**** Texto proporcionado
Atravieso una ciudad que bosteza. A las 5:23 llego a la Panamericana, una autopista de ingreso y egreso de la capital, que a su vez conecta con las carreteras que comunican con el norte del país, y en medio de la oscuridad me pregunto, y me vuelvo a preguntar, qué estoy haciendo. ¿Elijo ser parte de esta fuerza invisible que me subyuga y me empuja hacia lo desconocido, o River es un magnetismo que me determina sin pedir permiso? Es lo contrario a una recriminación: es, casi, una apología. Como cada vez que viajo para ver a mi equipo, dejo atrás una semana en la que tuve que hacer malabares para congeniar horarios de trabajo y, más difícil aún, convencer a mi pareja de que conducir durante doce horas (de ida) para ver noventa minutos de un espectáculo que se televisará en directo podrá ser, según su punto de vista, una locura, pero desde mi punto de vista la locura sería quedarme en Buenos Aires.

¿Qué es un Boca-River? La respuesta de enciclopedia, el gran clásico del fútbol argentino, resulta ociosa. En la previa de cada partido, la prensa nacional suele erotizarse con el recuerdo de un artículo publicado en 2004 por la revista mensual deportiva de The Observer, un periódico dominical inglés, que recomendaba cincuenta actividades deportivas para hacer antes de morir: jugar un partido de polo montado sobre elefantes en Nepal, bucear en Belice, correr la maratón de Nueva York y, en primer lugar, aunque aclarando que la lista no seguía ningún criterio de orden en particular, mirar un Boca-River. Nadie en la Argentina subrayó que no se trataba de un ranking, sino de una antología sin prioridades establecidas, y el River-Boca pasó a ser considerado «el primer espectáculo deportivo que hay que ver antes de morir según el periodismo europeo».

De acuerdo con la definición de la publicación inglesa, «la rivalidad entre Boca Juniors y River Plate es la más intensa en el fútbol argentino y, quizás, en América Latina: el partido es un derroche de color, ruido y energía. Buenos Aires tiene la mayor concentración de equipos de cualquier ciudad del mundo, y River y Boca son los más importantes. Boca es original de la zona portuaria, por lo que su apoyo es la clase trabajadora. Al principio de la historia, River se alejó de esa zona a un distrito de clase más alta y cuenta con una base de fanáticos un poco más ricos, de ahí su apodo, los Millonarios. Una de las tribunas del estadio de Boca es muy extraña. Se asemeja a cajas apiladas una encima de otra. Su apodo, la Bombonera, la caja de bombones, es el adecuado. Cuando más se llena de fanáticos es el día del clásico. Boca y River, además, tienden a producir los grandes nombres del fútbol argentino. Maradona estuvo en Boca y una gran cantidad de las estrellas han surgido de River. A pesar de que venden a Europa la mayoría de sus mejores jugadores, en ningún lugar del mundo hay tanta pasión por un partido como aquí».
********
Tarea A: Determine si cada afirmación concuerda con el texto proporcionado, respondiendo sí o no y citando textualmente las palabras que lo deciden: (i) la lista de The Observer ordenaba las actividades según su prioridad; (ii) el narrador llega a la Panamericana a las 5:23; (iii) según la publicación inglesa, Boca es originario de la zona portuaria.
Tarea B: Traduzca al inglés la siguiente oración del texto proporcionado: «Boca y River, además, tienden a producir los grandes nombres del fútbol argentino.»
**** Datos extraídos
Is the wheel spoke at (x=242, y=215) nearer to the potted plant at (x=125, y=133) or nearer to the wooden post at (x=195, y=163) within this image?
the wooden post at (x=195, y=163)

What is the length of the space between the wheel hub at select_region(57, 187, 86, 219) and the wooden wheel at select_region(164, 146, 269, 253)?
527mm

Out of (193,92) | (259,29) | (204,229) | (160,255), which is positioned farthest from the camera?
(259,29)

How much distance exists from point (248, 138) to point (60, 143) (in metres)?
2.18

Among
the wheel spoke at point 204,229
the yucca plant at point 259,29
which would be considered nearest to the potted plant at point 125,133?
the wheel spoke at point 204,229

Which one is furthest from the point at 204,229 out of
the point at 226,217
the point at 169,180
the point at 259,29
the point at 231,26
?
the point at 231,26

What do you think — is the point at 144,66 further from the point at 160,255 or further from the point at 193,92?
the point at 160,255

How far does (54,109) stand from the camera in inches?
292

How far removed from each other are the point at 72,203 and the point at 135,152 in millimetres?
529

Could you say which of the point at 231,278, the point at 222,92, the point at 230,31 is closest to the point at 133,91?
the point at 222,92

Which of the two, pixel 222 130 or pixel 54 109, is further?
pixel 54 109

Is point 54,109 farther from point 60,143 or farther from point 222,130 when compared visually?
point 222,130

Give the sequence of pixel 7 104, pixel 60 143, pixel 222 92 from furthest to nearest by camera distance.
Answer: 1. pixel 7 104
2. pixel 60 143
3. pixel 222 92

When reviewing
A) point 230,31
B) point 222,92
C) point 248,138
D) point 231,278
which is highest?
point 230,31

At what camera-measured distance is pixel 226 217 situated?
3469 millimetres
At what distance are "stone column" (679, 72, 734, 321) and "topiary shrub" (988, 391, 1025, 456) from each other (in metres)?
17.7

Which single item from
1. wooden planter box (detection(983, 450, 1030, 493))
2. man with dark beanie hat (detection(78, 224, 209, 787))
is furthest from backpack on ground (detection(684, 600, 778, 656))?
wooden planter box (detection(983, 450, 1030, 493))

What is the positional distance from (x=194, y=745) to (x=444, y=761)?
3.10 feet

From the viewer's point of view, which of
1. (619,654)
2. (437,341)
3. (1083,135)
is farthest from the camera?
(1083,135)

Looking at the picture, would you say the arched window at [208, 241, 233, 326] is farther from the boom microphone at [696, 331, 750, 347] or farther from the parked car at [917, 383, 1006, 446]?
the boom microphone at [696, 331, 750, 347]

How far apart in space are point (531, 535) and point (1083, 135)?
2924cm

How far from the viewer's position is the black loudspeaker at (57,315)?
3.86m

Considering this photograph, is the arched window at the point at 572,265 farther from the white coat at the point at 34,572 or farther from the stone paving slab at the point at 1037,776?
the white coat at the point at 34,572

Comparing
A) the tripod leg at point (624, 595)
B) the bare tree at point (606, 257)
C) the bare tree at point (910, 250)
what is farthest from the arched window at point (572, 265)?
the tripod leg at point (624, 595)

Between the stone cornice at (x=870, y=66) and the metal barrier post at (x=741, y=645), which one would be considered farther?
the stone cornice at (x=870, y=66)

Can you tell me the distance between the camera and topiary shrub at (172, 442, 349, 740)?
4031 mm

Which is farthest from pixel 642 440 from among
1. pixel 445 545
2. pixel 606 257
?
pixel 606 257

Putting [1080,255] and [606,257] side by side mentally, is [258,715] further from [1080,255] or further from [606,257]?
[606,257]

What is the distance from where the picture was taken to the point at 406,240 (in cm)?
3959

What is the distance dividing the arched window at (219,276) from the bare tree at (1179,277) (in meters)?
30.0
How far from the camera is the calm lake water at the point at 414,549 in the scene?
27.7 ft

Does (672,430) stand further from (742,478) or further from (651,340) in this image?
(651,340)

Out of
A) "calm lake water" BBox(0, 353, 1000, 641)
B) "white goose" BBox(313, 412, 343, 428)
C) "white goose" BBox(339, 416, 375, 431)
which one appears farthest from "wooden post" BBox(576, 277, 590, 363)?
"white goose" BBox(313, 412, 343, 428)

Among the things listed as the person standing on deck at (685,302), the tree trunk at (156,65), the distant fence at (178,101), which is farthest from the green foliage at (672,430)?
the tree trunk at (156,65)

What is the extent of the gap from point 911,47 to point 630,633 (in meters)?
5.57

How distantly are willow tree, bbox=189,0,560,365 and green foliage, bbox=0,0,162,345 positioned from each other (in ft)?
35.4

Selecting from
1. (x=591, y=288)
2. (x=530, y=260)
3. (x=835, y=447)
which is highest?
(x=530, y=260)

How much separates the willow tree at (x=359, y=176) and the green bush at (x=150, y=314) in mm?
********
Respuesta esperada A:
(i) No: «aunque aclarando que la lista no seguía ningún criterio de orden en particular».
(ii) Sí: «A las 5:23 llego a la Panamericana».
(iii) Sí: «Boca es original de la zona portuaria».

Respuesta esperada B: Boca and River, moreover, tend to produce the big names of Argentine soccer.